# Dog park fun!



## rannmiller (Jun 27, 2008)

My mom came to visit with Peyton's brother and my friend wanted to have a puppy play date so we met up at the dog park for some fun! 



















Haha Adonis looks so weirdly stretched out in this picture, gotta love the iPhone camera. 










Peyton and Elaina not paying attention.


----------



## rannmiller (Jun 27, 2008)

Pooped after park fun. 










Beautiful Penny face










Milo the attention whore










"I'm le tired!"


----------



## DaneMama (Jun 27, 2008)

They are getting so big and beautiful!!! Thanks for sharing :biggrin:


----------



## harrkim120 (Feb 2, 2010)

Geez..look at her all flashing the world!!!


----------



## Ania's Mommy (Feb 8, 2009)

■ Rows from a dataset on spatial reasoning
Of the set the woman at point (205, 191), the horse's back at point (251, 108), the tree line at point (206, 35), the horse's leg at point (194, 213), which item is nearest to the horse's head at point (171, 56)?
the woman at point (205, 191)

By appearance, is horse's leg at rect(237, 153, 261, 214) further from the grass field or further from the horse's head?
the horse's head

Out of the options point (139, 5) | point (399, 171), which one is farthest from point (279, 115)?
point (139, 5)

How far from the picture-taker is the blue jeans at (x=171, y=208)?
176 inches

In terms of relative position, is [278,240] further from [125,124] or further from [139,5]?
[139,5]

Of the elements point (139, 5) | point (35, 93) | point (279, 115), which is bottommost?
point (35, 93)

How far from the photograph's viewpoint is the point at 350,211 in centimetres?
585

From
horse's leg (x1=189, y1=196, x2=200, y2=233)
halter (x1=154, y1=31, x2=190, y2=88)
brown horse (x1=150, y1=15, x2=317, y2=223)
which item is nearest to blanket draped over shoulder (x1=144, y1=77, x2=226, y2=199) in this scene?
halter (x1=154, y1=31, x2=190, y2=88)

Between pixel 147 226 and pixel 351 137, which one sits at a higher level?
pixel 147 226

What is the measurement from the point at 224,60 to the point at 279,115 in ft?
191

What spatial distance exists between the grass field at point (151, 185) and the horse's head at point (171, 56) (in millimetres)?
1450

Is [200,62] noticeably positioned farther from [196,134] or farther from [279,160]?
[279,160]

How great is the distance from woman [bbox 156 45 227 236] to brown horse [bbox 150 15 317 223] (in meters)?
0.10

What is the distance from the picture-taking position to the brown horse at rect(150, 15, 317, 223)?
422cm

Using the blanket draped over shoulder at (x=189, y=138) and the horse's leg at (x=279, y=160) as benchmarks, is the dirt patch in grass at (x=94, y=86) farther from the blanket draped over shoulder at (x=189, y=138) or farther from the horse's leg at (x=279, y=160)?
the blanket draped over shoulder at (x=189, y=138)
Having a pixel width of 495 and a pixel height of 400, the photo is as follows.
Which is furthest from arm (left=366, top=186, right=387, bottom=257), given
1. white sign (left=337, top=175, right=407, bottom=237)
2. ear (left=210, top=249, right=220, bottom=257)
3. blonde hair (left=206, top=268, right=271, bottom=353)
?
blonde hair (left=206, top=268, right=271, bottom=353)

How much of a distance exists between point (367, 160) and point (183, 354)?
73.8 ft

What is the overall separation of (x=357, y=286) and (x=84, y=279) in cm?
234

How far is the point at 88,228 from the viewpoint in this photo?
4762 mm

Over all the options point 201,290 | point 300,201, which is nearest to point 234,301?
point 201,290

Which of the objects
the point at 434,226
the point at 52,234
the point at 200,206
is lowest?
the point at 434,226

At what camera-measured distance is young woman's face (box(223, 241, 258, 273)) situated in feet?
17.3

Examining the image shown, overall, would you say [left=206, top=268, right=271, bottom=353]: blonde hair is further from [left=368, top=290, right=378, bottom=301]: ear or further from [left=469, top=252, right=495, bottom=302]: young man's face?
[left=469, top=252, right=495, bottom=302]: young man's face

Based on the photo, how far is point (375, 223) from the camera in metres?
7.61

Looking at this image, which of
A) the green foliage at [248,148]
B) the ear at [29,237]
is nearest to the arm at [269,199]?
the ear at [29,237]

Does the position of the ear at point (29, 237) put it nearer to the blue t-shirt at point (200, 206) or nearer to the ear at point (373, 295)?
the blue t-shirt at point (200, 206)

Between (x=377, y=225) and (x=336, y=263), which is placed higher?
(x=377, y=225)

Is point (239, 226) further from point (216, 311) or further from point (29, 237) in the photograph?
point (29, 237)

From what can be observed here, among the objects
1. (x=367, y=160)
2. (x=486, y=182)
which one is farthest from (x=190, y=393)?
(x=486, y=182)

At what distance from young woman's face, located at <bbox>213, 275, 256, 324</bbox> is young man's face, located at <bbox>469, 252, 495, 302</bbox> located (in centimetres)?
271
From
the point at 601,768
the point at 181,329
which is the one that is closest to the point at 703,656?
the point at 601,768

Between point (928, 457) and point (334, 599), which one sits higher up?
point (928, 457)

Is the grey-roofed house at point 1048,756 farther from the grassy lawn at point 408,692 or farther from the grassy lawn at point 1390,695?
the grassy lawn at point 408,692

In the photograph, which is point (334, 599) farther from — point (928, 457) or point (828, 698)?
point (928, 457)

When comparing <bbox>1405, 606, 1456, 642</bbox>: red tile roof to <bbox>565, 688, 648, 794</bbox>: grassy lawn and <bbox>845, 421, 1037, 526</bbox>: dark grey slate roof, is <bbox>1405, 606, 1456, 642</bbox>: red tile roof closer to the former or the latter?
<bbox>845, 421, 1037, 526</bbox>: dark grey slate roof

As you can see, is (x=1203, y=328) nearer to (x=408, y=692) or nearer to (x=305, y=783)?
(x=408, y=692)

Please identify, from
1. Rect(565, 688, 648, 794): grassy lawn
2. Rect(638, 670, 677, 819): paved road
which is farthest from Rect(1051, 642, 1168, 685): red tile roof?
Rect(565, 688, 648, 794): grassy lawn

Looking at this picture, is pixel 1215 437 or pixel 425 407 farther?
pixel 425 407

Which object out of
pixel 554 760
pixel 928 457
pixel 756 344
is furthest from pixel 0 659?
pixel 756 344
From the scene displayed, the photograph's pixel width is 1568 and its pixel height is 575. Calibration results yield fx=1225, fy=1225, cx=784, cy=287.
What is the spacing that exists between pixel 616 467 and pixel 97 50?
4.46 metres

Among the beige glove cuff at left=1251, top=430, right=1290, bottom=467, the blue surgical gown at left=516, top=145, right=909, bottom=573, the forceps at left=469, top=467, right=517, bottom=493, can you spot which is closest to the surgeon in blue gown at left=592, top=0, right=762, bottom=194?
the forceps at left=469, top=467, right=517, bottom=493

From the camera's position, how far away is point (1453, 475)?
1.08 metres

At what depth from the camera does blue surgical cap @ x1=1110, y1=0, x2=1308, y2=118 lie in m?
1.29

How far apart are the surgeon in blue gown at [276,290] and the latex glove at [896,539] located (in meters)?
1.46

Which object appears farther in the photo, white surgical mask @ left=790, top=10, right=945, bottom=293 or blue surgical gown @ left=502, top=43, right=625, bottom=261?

■ Things to do
[A] List every username that heads a post in the dog park thread.
[B] Based on the dog park thread, mark each statement yes or no and quote the words that decide it.
(i) The first post mentions an iPhone camera.
(ii) DaneMama's post is dated Feb 2, 2010.
(iii) A friend of the poster wanted a puppy play date.
[C] Answer from the dog park thread:
(i) Who came to visit with Peyton's brother?
(ii) Which name comes right before "the attention whore"?
(iii) What date is shown for harrkim120's post?

■ Answers to the exercise
[A] rannmiller, DaneMama, harrkim120, Ania's Mommy

[B]
(i) Yes: "gotta love the iPhone camera"
(ii) No: "DaneMama (Jun 27, 2008)"
(iii) Yes: "my friend wanted to have a puppy play date"

[C]
(i) The poster's mom
(ii) Milo
(iii) Feb 2, 2010